Of course, patients in the other arm could be thriving as well, but their treatment does not portend as good an outcome as the Phase 2 Av-7 results would suggest.
In short, I’m speculating that it may (and I emphasize the word "may") be their knowledge of Av-7 shipments that Vical management finds encouraging about the Av-7 arm of the Phase 3 trial. There is nothing whatsoever in the public record that I have been able to find to indicate this is the case ... no statements on conference calls, at analysts meetings, or in papers or abstracts at symposia or conferences.
Now, a knowledgeable friend with an extensive background in trial data analysis (and who requested anonymity) was quick to play devil’s advocate. His comment to me was terse and to the point: “There is a deep danger in projecting the success of a trial just because you think the trial arm is doing better. More often than not, a trial drags on because the control arm is doing well. If control patients die at the rate that they are supposed to die, the trial probably would end just where the company projected it.”
Point taken. As we learned in the case of Dendreon’s (DNDN) Phase 3 Provenge study, immunology trials can try the patience of Job. The time needed for the Kaplan-Meier curves to separate sufficiently to support an argument for approval is measured in years. This is one of the reasons more than three years elapsed between the May 8, 2007 FDA call for more data on Provenge’s efficacy and the treatment’s final approval in April 2010. (see here and here)

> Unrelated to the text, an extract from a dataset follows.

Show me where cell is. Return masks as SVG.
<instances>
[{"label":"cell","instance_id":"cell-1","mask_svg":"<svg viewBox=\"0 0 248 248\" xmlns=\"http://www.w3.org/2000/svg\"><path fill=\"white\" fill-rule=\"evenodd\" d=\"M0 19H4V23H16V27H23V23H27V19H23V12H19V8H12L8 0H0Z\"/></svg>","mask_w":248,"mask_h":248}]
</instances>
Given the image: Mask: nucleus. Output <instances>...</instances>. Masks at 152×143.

Further, in all fairness to the bears, corporate officers are, if anything, among the more vocal advocates for their products and services. And when it comes to the pharmaceutical industry in general and the biotech industry in particular, failures of new drugs in Phase 3 trials can be spectacular. Who can forget the spectacular Phase 3 implosion of Novacea's Asentar for androgen-independent prostate cancer due to an imbalance of deaths between the two treatment arms? This not only scuttled the study, but also, the $440-million co-development deal that Novacea had, strangely enough, signed with Schering-Plough (now Merck, Schering-Plouth) just three weeks after the FDA had turned down Dendreon’s application for the approval of Provenge.
I can’t say with certainty that what I have pondered regarding shipments of Av-7 to the study sites is what actually is happening. But certainly, this is the ONE variable in the "equation" that seems ripe for speculation. After all, the longer the patients in the study who are on Av-7 live, the more call there is for the treatment.

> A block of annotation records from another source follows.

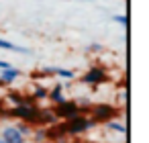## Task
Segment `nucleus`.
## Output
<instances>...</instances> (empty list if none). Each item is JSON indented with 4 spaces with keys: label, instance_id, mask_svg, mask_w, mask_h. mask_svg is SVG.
Here are the masks:
<instances>
[{
    "label": "nucleus",
    "instance_id": "obj_18",
    "mask_svg": "<svg viewBox=\"0 0 149 143\" xmlns=\"http://www.w3.org/2000/svg\"><path fill=\"white\" fill-rule=\"evenodd\" d=\"M88 51H90V53H100V51H102V45H100V43H92V45L88 47Z\"/></svg>",
    "mask_w": 149,
    "mask_h": 143
},
{
    "label": "nucleus",
    "instance_id": "obj_5",
    "mask_svg": "<svg viewBox=\"0 0 149 143\" xmlns=\"http://www.w3.org/2000/svg\"><path fill=\"white\" fill-rule=\"evenodd\" d=\"M51 108H53V112H55V116H57L59 121H68V119H72V116H76V114H82L78 102H76V100H68V98H65L63 102H59V104H53Z\"/></svg>",
    "mask_w": 149,
    "mask_h": 143
},
{
    "label": "nucleus",
    "instance_id": "obj_3",
    "mask_svg": "<svg viewBox=\"0 0 149 143\" xmlns=\"http://www.w3.org/2000/svg\"><path fill=\"white\" fill-rule=\"evenodd\" d=\"M88 114L96 121V125H100V123H108V121L116 119V116L120 114V110H118L114 104L98 102V104H92V106H90V112H88Z\"/></svg>",
    "mask_w": 149,
    "mask_h": 143
},
{
    "label": "nucleus",
    "instance_id": "obj_19",
    "mask_svg": "<svg viewBox=\"0 0 149 143\" xmlns=\"http://www.w3.org/2000/svg\"><path fill=\"white\" fill-rule=\"evenodd\" d=\"M6 68H13V63L6 59H0V70H6Z\"/></svg>",
    "mask_w": 149,
    "mask_h": 143
},
{
    "label": "nucleus",
    "instance_id": "obj_10",
    "mask_svg": "<svg viewBox=\"0 0 149 143\" xmlns=\"http://www.w3.org/2000/svg\"><path fill=\"white\" fill-rule=\"evenodd\" d=\"M0 49H4V51H13V53H21V55H31V49L27 47H21V45H15L13 41H6L0 37Z\"/></svg>",
    "mask_w": 149,
    "mask_h": 143
},
{
    "label": "nucleus",
    "instance_id": "obj_4",
    "mask_svg": "<svg viewBox=\"0 0 149 143\" xmlns=\"http://www.w3.org/2000/svg\"><path fill=\"white\" fill-rule=\"evenodd\" d=\"M110 78H108V72L102 68V66H92L84 76H82V84H86V86H92V88H98V86H102V84H106Z\"/></svg>",
    "mask_w": 149,
    "mask_h": 143
},
{
    "label": "nucleus",
    "instance_id": "obj_7",
    "mask_svg": "<svg viewBox=\"0 0 149 143\" xmlns=\"http://www.w3.org/2000/svg\"><path fill=\"white\" fill-rule=\"evenodd\" d=\"M59 119L55 116L53 108H41L39 110V119H37V127H51L55 125Z\"/></svg>",
    "mask_w": 149,
    "mask_h": 143
},
{
    "label": "nucleus",
    "instance_id": "obj_1",
    "mask_svg": "<svg viewBox=\"0 0 149 143\" xmlns=\"http://www.w3.org/2000/svg\"><path fill=\"white\" fill-rule=\"evenodd\" d=\"M39 110H41V106H39L37 102H35V104H19V106L6 108V119H17V121L29 123L31 127H37Z\"/></svg>",
    "mask_w": 149,
    "mask_h": 143
},
{
    "label": "nucleus",
    "instance_id": "obj_8",
    "mask_svg": "<svg viewBox=\"0 0 149 143\" xmlns=\"http://www.w3.org/2000/svg\"><path fill=\"white\" fill-rule=\"evenodd\" d=\"M19 76H23V72H21V70H17V68L0 70V82H2L4 86H10L15 80H19Z\"/></svg>",
    "mask_w": 149,
    "mask_h": 143
},
{
    "label": "nucleus",
    "instance_id": "obj_16",
    "mask_svg": "<svg viewBox=\"0 0 149 143\" xmlns=\"http://www.w3.org/2000/svg\"><path fill=\"white\" fill-rule=\"evenodd\" d=\"M53 74L59 76V78H63V80H74L76 78V74L72 70H65V68H53Z\"/></svg>",
    "mask_w": 149,
    "mask_h": 143
},
{
    "label": "nucleus",
    "instance_id": "obj_11",
    "mask_svg": "<svg viewBox=\"0 0 149 143\" xmlns=\"http://www.w3.org/2000/svg\"><path fill=\"white\" fill-rule=\"evenodd\" d=\"M47 100H51V104H59V102H63V100H65V96H63V84H55V86L49 90Z\"/></svg>",
    "mask_w": 149,
    "mask_h": 143
},
{
    "label": "nucleus",
    "instance_id": "obj_21",
    "mask_svg": "<svg viewBox=\"0 0 149 143\" xmlns=\"http://www.w3.org/2000/svg\"><path fill=\"white\" fill-rule=\"evenodd\" d=\"M0 88H4V84H2V82H0Z\"/></svg>",
    "mask_w": 149,
    "mask_h": 143
},
{
    "label": "nucleus",
    "instance_id": "obj_15",
    "mask_svg": "<svg viewBox=\"0 0 149 143\" xmlns=\"http://www.w3.org/2000/svg\"><path fill=\"white\" fill-rule=\"evenodd\" d=\"M15 129H17L23 137H31V133H33V127H31L29 123H23V121H19V123L15 125Z\"/></svg>",
    "mask_w": 149,
    "mask_h": 143
},
{
    "label": "nucleus",
    "instance_id": "obj_9",
    "mask_svg": "<svg viewBox=\"0 0 149 143\" xmlns=\"http://www.w3.org/2000/svg\"><path fill=\"white\" fill-rule=\"evenodd\" d=\"M4 100L10 102V106H19V104H27V94L21 90H8L4 94Z\"/></svg>",
    "mask_w": 149,
    "mask_h": 143
},
{
    "label": "nucleus",
    "instance_id": "obj_17",
    "mask_svg": "<svg viewBox=\"0 0 149 143\" xmlns=\"http://www.w3.org/2000/svg\"><path fill=\"white\" fill-rule=\"evenodd\" d=\"M112 21H114V23H118V25H123V27H127V25H129V17H127V15H114V17H112Z\"/></svg>",
    "mask_w": 149,
    "mask_h": 143
},
{
    "label": "nucleus",
    "instance_id": "obj_20",
    "mask_svg": "<svg viewBox=\"0 0 149 143\" xmlns=\"http://www.w3.org/2000/svg\"><path fill=\"white\" fill-rule=\"evenodd\" d=\"M0 143H6V141H4V139H2V137H0Z\"/></svg>",
    "mask_w": 149,
    "mask_h": 143
},
{
    "label": "nucleus",
    "instance_id": "obj_12",
    "mask_svg": "<svg viewBox=\"0 0 149 143\" xmlns=\"http://www.w3.org/2000/svg\"><path fill=\"white\" fill-rule=\"evenodd\" d=\"M47 94H49V88H45V86H41V84L33 86V92H31V96H33L37 102H41V100H47Z\"/></svg>",
    "mask_w": 149,
    "mask_h": 143
},
{
    "label": "nucleus",
    "instance_id": "obj_13",
    "mask_svg": "<svg viewBox=\"0 0 149 143\" xmlns=\"http://www.w3.org/2000/svg\"><path fill=\"white\" fill-rule=\"evenodd\" d=\"M110 131H114V133H120V135H127V125L123 123V121H116V119H112V121H108V123H104Z\"/></svg>",
    "mask_w": 149,
    "mask_h": 143
},
{
    "label": "nucleus",
    "instance_id": "obj_14",
    "mask_svg": "<svg viewBox=\"0 0 149 143\" xmlns=\"http://www.w3.org/2000/svg\"><path fill=\"white\" fill-rule=\"evenodd\" d=\"M31 137L35 139V143H45L47 141V133H45V127H33V133H31Z\"/></svg>",
    "mask_w": 149,
    "mask_h": 143
},
{
    "label": "nucleus",
    "instance_id": "obj_2",
    "mask_svg": "<svg viewBox=\"0 0 149 143\" xmlns=\"http://www.w3.org/2000/svg\"><path fill=\"white\" fill-rule=\"evenodd\" d=\"M96 127V121L90 114H76L68 121H63V129L68 133V137H76V135H84L90 129Z\"/></svg>",
    "mask_w": 149,
    "mask_h": 143
},
{
    "label": "nucleus",
    "instance_id": "obj_6",
    "mask_svg": "<svg viewBox=\"0 0 149 143\" xmlns=\"http://www.w3.org/2000/svg\"><path fill=\"white\" fill-rule=\"evenodd\" d=\"M0 137H2L6 143H27V137H23V135L15 129V125L2 127V129H0Z\"/></svg>",
    "mask_w": 149,
    "mask_h": 143
}]
</instances>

VICL currently is recovering from a precipitous drop in share price early this month when the shares, following a break of the 200-day moving average at $3.20, dropped below $3, triggering an avalanche of margin calls. After dropping to a low on the order of $2.30 and touching oversold levels, the stock has recovered minimally, and now stands just below $2.50. The Daily MACD line is still negative and dropping.
Disclosure: I am long VICL.
Additional disclosure: Disclosure: I am long VICL and will not alter my position within 72 hours of the time of publication of this article.